Você não imagina como dói e como é solitário ser gente. Você nem sonha. Gente não pode ligar pro moço que conhece há dias e perguntar que raio ele ta fazendo que não liga, não pergunta, não continua apertando o play. Gente não pode fazer isso. Mas então que merda eu sou se gente não pode fazer isso? Sou menos ou mais que gente? Eu só queria que você soubesse que hoje ouvi a tal da música da Nina Simone que diz que o baby Just cares for me e fiquei rindo que nem besta. Uma senhora achou graça. Um homem bocejou. Uma criança cabeçuda além da conta se escondeu. O mundo sabe do que é essa minha cara, mas nem por isso está preocupado em me dar os pêsames ou os parabéns. Gostar de alguém, de novo, deveria ser algo como um enterro ou um nascimento. Mas gente acha só que é mais uma perda de tempo. E eu, que sei lá que merda sou, queria muito que não fosse.

Queria te contar que descobri porque te tratei mal da última vez. É que o raio da blusa cinza furada te deixa tão bonito e eu tenho mania de chorar quando acho alguma coisa muito bonita. E pra não chorar eu trato mal. A vida me emociona o tempo todo mas se eu ficasse chorando, quem ia pagar minhas contas e quem ia me querer cheia de olheiras?
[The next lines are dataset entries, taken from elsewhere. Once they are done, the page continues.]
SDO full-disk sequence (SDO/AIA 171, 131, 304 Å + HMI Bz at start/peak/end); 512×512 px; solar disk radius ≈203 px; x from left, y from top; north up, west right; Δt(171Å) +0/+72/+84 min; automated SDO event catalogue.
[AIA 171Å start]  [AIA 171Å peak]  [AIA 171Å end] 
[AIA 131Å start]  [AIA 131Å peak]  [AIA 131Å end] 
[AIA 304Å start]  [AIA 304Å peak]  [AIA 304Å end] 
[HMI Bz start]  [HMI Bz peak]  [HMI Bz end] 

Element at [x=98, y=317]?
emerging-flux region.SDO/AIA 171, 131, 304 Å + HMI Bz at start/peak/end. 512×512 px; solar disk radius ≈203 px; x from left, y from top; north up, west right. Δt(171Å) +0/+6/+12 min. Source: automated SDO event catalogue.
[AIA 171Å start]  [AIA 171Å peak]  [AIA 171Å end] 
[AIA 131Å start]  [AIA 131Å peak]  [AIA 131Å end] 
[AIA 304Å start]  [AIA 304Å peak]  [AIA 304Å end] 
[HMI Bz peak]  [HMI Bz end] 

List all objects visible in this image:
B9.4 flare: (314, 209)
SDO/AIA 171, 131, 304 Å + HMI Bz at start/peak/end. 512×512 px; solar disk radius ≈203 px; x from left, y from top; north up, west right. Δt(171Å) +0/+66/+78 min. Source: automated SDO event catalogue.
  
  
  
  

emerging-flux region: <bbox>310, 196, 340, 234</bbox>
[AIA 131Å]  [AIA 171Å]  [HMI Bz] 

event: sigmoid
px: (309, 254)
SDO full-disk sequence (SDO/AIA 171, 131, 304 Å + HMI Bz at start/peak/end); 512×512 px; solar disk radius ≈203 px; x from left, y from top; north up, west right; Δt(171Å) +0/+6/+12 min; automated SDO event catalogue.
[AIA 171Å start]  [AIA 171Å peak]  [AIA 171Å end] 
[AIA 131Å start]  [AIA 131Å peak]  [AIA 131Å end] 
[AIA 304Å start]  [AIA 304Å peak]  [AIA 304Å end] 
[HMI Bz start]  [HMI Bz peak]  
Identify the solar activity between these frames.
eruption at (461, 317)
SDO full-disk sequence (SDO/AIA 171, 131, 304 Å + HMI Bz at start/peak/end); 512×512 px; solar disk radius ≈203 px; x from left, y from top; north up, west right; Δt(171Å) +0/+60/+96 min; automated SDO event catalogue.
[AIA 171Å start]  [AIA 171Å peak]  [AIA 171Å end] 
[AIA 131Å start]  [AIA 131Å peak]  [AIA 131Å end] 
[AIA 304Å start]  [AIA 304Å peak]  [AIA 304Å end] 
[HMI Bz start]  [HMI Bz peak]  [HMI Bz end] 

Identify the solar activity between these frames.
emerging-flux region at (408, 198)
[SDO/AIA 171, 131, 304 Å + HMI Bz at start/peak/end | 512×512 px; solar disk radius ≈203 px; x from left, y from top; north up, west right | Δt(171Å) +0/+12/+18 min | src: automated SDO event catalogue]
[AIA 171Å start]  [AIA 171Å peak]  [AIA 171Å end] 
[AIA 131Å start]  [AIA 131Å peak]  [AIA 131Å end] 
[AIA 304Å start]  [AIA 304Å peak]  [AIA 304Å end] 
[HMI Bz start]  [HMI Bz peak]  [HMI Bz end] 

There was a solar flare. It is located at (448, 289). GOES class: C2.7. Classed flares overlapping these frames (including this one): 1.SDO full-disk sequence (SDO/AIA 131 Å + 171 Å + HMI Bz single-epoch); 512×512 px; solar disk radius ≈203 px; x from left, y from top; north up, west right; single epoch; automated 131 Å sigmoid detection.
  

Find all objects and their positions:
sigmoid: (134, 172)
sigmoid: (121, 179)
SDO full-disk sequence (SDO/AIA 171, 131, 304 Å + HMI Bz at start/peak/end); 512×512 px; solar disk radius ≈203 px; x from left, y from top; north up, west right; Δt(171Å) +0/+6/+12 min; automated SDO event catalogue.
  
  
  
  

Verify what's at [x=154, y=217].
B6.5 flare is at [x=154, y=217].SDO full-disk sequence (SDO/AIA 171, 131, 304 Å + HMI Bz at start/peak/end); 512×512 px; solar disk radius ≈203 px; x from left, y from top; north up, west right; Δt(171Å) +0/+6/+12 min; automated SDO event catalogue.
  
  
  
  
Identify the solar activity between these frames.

Então eu corro. Me dá de novo a vontade de ir embora. Eu to sempre indo embora mas aí vai um super clichê...: é de tanto que eu só queria ficar. E queria que você não achasse que sou sempre louca, ainda que eu seja.

Queria te dizer que foi mesmo ridículo quando você disse que gostava da sua aula de francês porque era mais divertida do que qualquer outra coisa e eu comparei isso com minha aula de personal de musculação. Agora me diz como eu posso falar tanta besteira só por causa de uma blusa cinza? Isso não é engraçado? Seria engraçado, se ser gente não fosse tão trágico e dizer essas coisas tão absurdo. Ser gente é um saco, um porre, uma coisa entravada no peito. Mas o que eu queria mesmo te dizer é que, só porque talvez você queira saber, nem gente mais eu ando conseguindo ser.

14 de jun. de 2014

Eu não sou insensível, tá?






Passei muito tempo cultivando a teoria de que não preciso de ninguém. Cultivei durante dois anos que sou fria o suficiente. Cultivei e ela cresceu. Agora é difícil alguém me prender. É difícil olhar para as opções com entusiasmos. Só sinto tédio enorme para escolher quem seria o eleito. Até porque sou controladora. Tudo tem que sair conforme o que eu quero, se não sair, eu deixo para lá. Eu não sei lidar quando alguém diz que está apaixonado por mim. Tudo que mais quero é sair correndo e dizer que isso é errado. Eu não sou uma pessoa apaixonável, minha vida é complicada e aposto que você não quer carregar meus anjos e demônios.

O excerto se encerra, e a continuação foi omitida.